Although most investors still believe home prices will increase by less than 5%, some investors expect home price growth to increase as much as 15%, according to JPMorgan's ($51.00 0%) February investor survey.
"As we pointed out in our 2013 outlook, the distressed sale discount should continue to decline. Indeed, the quantitative easing program has not done much for mortgage rates, but the resulting reach for yield is now firmly grounded in the housing market," the company said.
Additionally, the home price forecast is higher for the next three years, with 3.9% growth expected in 2014 and a 3.2% increase anticipated in 2015, representing roughly 14% in cumulative growth.
The projected growth rates are still relatively small for 2014 and 2015 because JPMorgan believes income growth and lending standards will limit price gains.
Meanwhile, the nation's shadow inventory is expected to fall to 3 million by the end of this year.
Also by the end of 2013, JPMorgan expects one-in-ten borrowers to be underwater, which is a "substantial reversal" from one-in-four in 2011.

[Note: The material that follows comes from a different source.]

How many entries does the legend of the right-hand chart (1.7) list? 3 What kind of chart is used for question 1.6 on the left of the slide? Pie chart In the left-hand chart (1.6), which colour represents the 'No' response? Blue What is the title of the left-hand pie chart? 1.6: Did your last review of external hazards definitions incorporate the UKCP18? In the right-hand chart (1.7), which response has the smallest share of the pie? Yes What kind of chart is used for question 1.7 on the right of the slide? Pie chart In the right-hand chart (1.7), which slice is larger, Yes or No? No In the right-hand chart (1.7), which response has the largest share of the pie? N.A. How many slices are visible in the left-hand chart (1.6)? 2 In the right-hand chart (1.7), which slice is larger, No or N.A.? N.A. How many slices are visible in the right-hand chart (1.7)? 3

In terms of liquidations, 1.1 million loans were liquidated in 2012, compared to 1.5 million in 2011, the report noted.
"We think this should fall to about one million in 2013 and then slowly taper off to a steady state annual pace of around 200,000 loans by the end of the decade as we return to a pre-crisis environment," JPMorgan analysts said.
JPMorgan also stated that while inventory is winding down quickly, a historically large foreclosure inventory should continue to exist through 2017, reflecting the growing share of delinquent loans in judicial states since timelines are considerably longer.
Furthermore, housing and economic indicators are also showing resilience despite recent fiscal headwinds.
For instance, the months’ supply for February existing sales were down to the lowest level since March 2005, JPMorgan explained.